In our Newsletter of December 15, 2016, we discussed the inquiry procedure in Curaçao that was initiated for several government owned companies. The inquiry (investigation proceedings) was ordered by the Dutch Caribbean Joint Court of Justice since it found that there were, prima facie, justified reasons to question the correctness of the company’s policy, including amongst others violation of the law, financial reporting or accounting irregularities, insufficient disclosure of information to shareholders or other stakeholders, and conflicts of interest involving the company, its management and/or its shareholders.

After the first phase of the inquiry procedure, the investigation by a court appointed investigator, all the parties involved were given the opportunity to comment on the findings of the appointed investigator as laid down in his report that was submitted to the Joint Court of Justice. It was then a matter of waiting to see how the Joint Court of Justice would assess the findings and deal with issues of (good) corporate governance.

On June 13, 2017, the Joint Court of Justice rendered its final decision.
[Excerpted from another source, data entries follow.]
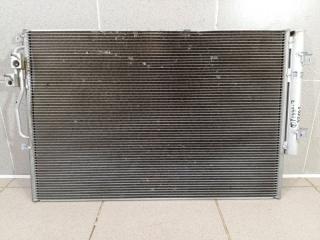 Запчасть радиатор кондиционера Chery Tiggo 7 Pro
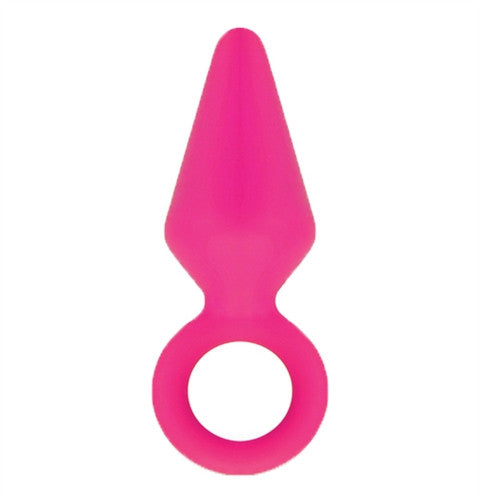 Candy Rimmer - Fuchsia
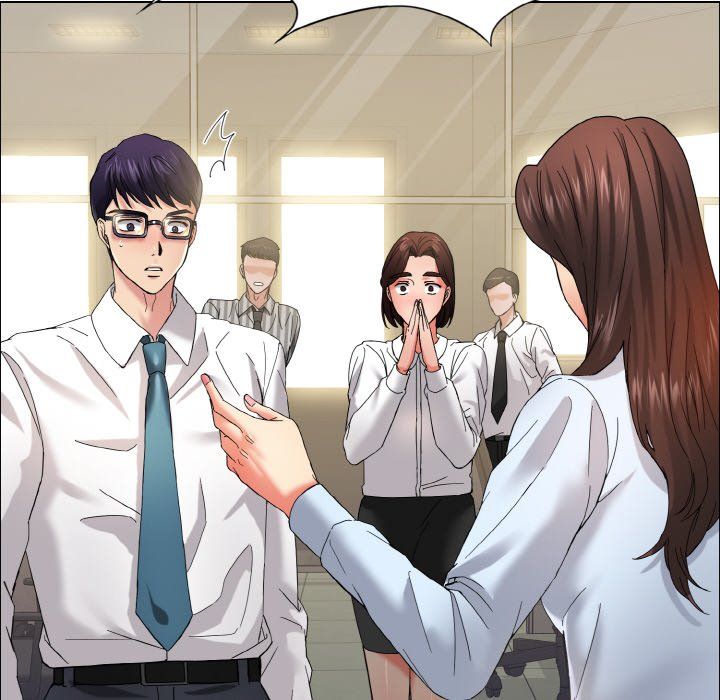 了不起的她第32話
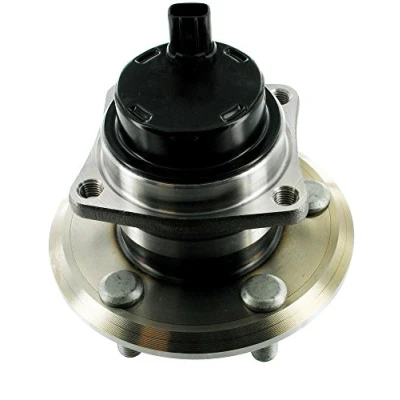 Obrázek SKF VKBA 6851 sada ložisek kol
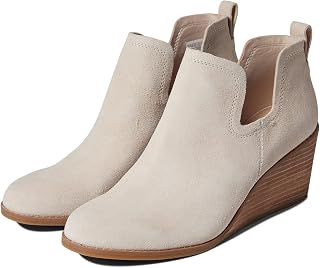 TOMS Kallie Women's Ankle Boots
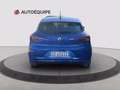 Renault Clio 1.6 E-Tech hybrid Intens 140cv auto Blu/Azzurro - thumbnail 4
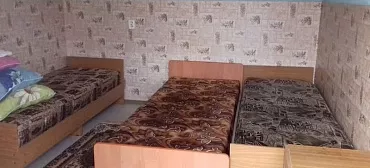 Частный сектор Солнышко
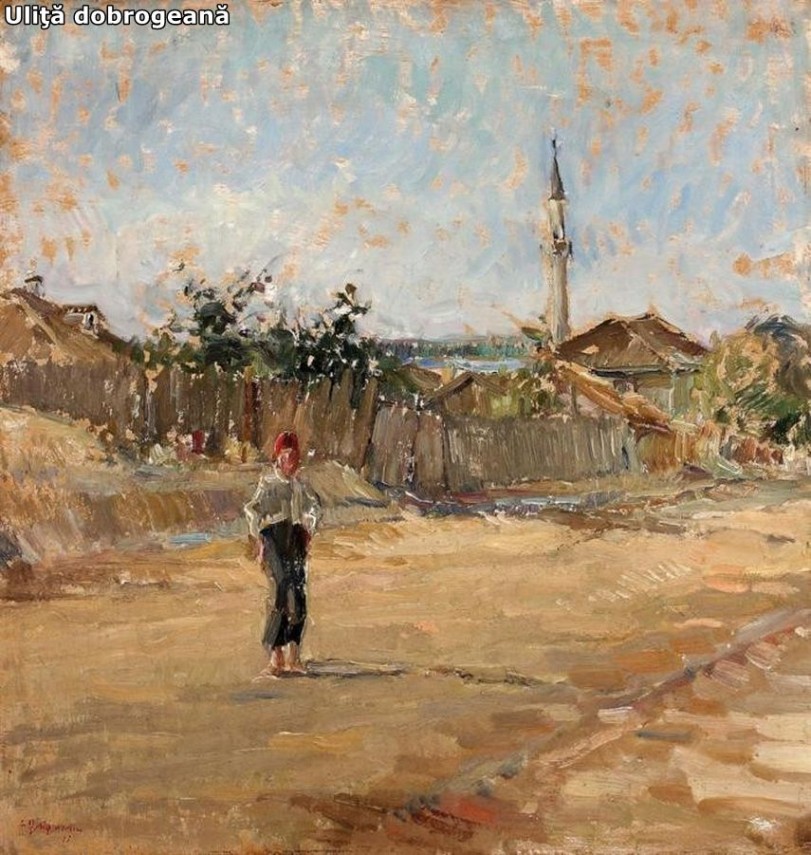 lucian grigorescu 1894 1965 un artist universal galerie foto 683623 lucian grigorescu 1894 1965 un artist universal galerie foto 683623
It ruled, for two of the government owned companies, that in the period between October 10, 2010 and September 29, 2012, the rules and practices of good corporate governance have not been applied. It was concluded, inter alia, that others such as the Board of Supervisory Directors and the shareholder (being the Government of Curaçao) of the company had – de facto – taken over the role and accompanying duties of the Board of Managing Directors and thus de management of the company, and that decisions were taken that were not in the interest of the company, due to conflicts of interest. This has led, according to the Joint Court of Justice in its ruling, to mismanagement.

In its ruling, the Joint Court of Justice only addresses the respective corporate bodies (the general meeting of shareholders, the board of supervisory directors and the managing directors) of the companies and attributes responsibility to them. The next step could be that also individuals – members of the corporate bodies – are held accountable (possibly liable) for the mismanagement.